> **EXERCISE TASKS**:
**1)** Retype the voice activity detection patent word for word, everything from "4. The method" down to "energies per band.".
**2)** In the voice activity detection patent below, which company is listed as the assignee?

> **SELECTED EXCERPT**:

P
US9099098B2ActiveUtilityPatentIndex 50

Voice activity detection in presence of background noise

Assignee: QUALCOMM INCPriority: Jan 20, 2012Filed: Nov 6, 2012Granted: Aug 4, 2015
Est. expiryJan 20, 2032(~5.5 yrs left)· nominal 20-yr term from priority
Inventors:ATTI VENKATRAMAN SRINIVASAKRISHNAN VENKATESH
G10L 25/84G10L 21/0208
50
PatentIndex Score
1
Cited by
9
References
48
Claims

Abstract

In speech processing systems, compensation is made for sudden changes in the background noise in the average signal-to-noise ratio (SNR) calculation. SNR outlier filtering may be used, alone or in conjunction with weighting the average SNR. Adaptive weights may be applied on the SNRs per band before computing the average SNR. The weighting function can be a function of noise level, noise type, and/or instantaneous SNR value. Another weighting mechanism applies a null filtering or outlier filtering which sets the weight in a particular band to be zero. This particular band may be characterized as the one that exhibits an SNR that is several times higher than the SNRs in other bands.

Claims

exact text as granted — not AI-modified
What is claimed: 
     
       1. A method for detecting voice activity in the presence of background noise, comprising:
 receiving one or more input frames of sound at a voice activity detector of a mobile station; 
 determining at least one noise characteristic of each of the input frames, wherein each noise characteristic comprises at least one of a noise level variation, a noise type, or an instantaneous SNR value; 
 determining a signal-to-noise ratio (SNR) value per band based on the noise characteristics; 
 determining at least one outlier band comprising a band with a highest SNR value; 
 determining a weighting based on the at least one outlier band; 
 applying the weighting and SNR outlier filtering on an average SNR; and 
 detecting the presence or absence of voice activity using a weighted average SNR. 
 
     
     
       2. The method of  claim 1 , wherein each noise characteristic is an instantaneous SNR value. 
     
     
       3. The method of  claim 2 , wherein determining the SNR value per band comprises determining a modified instantaneous SNR value per band based on at least one of noise level variations or noise types. 
     
     
       4. The method of  claim 3 , wherein determining the modified instantaneous SNR value per band comprises:
 selectively smoothing present estimates of signal energies per band using past estimates of signal energies per band based on at least the instantaneous SNR value of an input frame; 
 selectively smoothing present estimates of noise energies per band using past estimates of noise energies per band based on at least the noise level variations and the noise types; and 
 determining ratios of smoothed estimates of signal energies and smoothed estimates of noise energies per band.

> **RECORDS PROVIDED**:

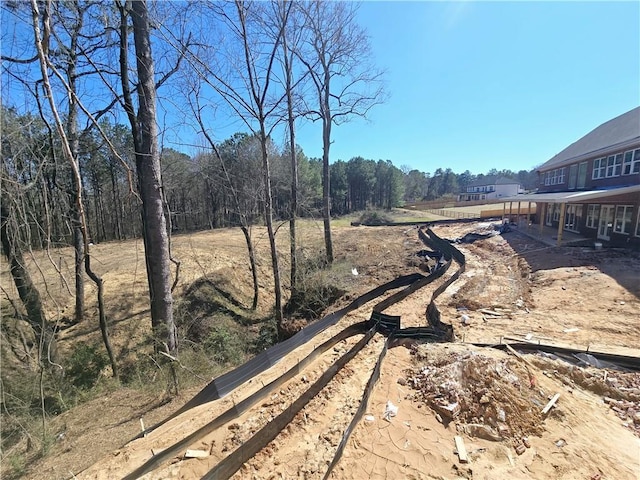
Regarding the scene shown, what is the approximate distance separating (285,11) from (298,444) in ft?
34.3

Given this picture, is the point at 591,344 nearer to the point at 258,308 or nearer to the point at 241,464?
the point at 241,464

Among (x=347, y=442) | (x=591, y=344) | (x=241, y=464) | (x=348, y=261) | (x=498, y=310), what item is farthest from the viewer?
(x=348, y=261)

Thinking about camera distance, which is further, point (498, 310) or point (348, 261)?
point (348, 261)

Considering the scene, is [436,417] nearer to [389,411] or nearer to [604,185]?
[389,411]

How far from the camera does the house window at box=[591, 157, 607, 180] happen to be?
16502 mm

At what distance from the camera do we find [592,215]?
16578mm

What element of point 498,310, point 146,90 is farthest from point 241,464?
point 498,310

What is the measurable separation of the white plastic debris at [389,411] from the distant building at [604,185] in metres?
14.3

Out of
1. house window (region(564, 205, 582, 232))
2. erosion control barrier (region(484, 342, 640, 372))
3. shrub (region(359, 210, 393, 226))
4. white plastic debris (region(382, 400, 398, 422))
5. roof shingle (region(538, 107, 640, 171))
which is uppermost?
roof shingle (region(538, 107, 640, 171))

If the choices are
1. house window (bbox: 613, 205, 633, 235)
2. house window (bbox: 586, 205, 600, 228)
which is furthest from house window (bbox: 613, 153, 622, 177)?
house window (bbox: 613, 205, 633, 235)

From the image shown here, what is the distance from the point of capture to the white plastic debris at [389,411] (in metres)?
4.38

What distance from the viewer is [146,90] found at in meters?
5.43

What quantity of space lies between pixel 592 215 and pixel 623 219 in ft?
9.31

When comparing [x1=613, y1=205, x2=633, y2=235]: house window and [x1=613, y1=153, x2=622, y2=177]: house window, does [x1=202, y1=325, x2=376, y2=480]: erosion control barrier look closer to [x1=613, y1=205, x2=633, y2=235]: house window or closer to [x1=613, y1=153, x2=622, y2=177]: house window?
[x1=613, y1=205, x2=633, y2=235]: house window
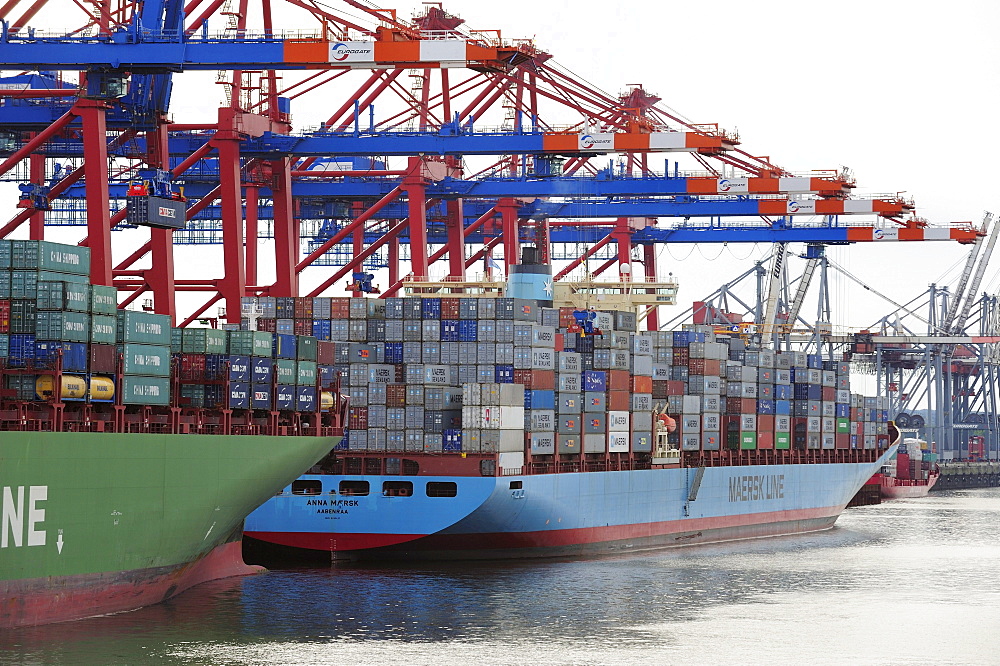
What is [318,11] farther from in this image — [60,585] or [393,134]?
[60,585]

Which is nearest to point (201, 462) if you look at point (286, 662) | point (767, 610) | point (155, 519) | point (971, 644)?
point (155, 519)

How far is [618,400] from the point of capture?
48.6 meters

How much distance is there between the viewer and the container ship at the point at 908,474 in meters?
92.5

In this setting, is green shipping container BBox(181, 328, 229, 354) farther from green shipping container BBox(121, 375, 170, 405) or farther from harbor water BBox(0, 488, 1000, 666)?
harbor water BBox(0, 488, 1000, 666)

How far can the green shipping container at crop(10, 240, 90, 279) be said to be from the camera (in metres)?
31.0

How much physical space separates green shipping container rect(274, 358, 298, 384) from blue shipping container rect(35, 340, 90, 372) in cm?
663

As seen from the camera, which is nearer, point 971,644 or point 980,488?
point 971,644

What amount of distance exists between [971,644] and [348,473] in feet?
58.0

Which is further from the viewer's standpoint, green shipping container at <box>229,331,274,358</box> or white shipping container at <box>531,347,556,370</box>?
white shipping container at <box>531,347,556,370</box>

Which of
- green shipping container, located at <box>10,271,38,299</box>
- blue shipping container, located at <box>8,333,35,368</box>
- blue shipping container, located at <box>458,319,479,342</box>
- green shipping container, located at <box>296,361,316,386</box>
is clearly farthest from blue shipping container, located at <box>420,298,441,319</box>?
blue shipping container, located at <box>8,333,35,368</box>

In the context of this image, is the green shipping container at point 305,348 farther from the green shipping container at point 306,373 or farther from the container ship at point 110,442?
the container ship at point 110,442

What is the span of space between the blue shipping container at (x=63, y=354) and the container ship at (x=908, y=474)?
221ft

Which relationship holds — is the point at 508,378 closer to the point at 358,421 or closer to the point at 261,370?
the point at 358,421

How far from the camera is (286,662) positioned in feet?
93.1
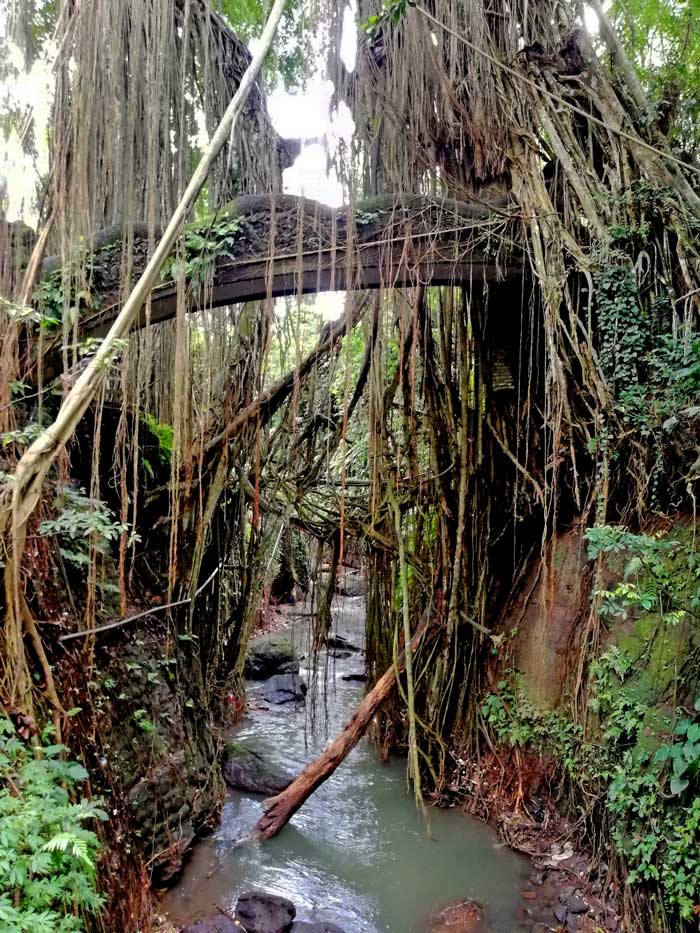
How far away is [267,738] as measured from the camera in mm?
5344

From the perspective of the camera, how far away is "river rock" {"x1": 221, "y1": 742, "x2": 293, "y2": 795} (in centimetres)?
434

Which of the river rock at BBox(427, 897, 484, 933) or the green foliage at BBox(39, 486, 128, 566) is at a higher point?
the green foliage at BBox(39, 486, 128, 566)

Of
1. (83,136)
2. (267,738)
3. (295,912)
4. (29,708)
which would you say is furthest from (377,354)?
(267,738)

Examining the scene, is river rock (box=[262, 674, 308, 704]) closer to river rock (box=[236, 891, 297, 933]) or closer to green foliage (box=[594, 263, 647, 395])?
river rock (box=[236, 891, 297, 933])

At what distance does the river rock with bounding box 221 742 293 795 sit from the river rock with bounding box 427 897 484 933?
1.50 metres

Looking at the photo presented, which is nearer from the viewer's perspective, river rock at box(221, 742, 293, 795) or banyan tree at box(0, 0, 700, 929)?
banyan tree at box(0, 0, 700, 929)

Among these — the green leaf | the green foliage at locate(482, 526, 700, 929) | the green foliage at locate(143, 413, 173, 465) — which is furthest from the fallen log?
the green foliage at locate(143, 413, 173, 465)

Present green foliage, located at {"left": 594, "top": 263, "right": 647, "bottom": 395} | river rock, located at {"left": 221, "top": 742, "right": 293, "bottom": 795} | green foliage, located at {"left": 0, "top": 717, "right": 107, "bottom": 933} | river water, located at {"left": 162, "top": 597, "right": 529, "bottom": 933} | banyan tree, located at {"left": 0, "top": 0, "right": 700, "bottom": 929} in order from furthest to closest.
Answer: river rock, located at {"left": 221, "top": 742, "right": 293, "bottom": 795} < green foliage, located at {"left": 594, "top": 263, "right": 647, "bottom": 395} < river water, located at {"left": 162, "top": 597, "right": 529, "bottom": 933} < banyan tree, located at {"left": 0, "top": 0, "right": 700, "bottom": 929} < green foliage, located at {"left": 0, "top": 717, "right": 107, "bottom": 933}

> **THE RESULTS**:
**1)**
4. The method of  claim 3 , wherein determining the modified instantaneous SNR value per band comprises:
 selectively smoothing present estimates of signal energies per band using past estimates of signal energies per band based on at least the instantaneous SNR value of an input frame; 
 selectively smoothing present estimates of noise energies per band using past estimates of noise energies per band based on at least the noise level variations and the noise types; and 
 determining ratios of smoothed estimates of signal energies and smoothed estimates of noise energies per band.

**2)** QUALCOMM INC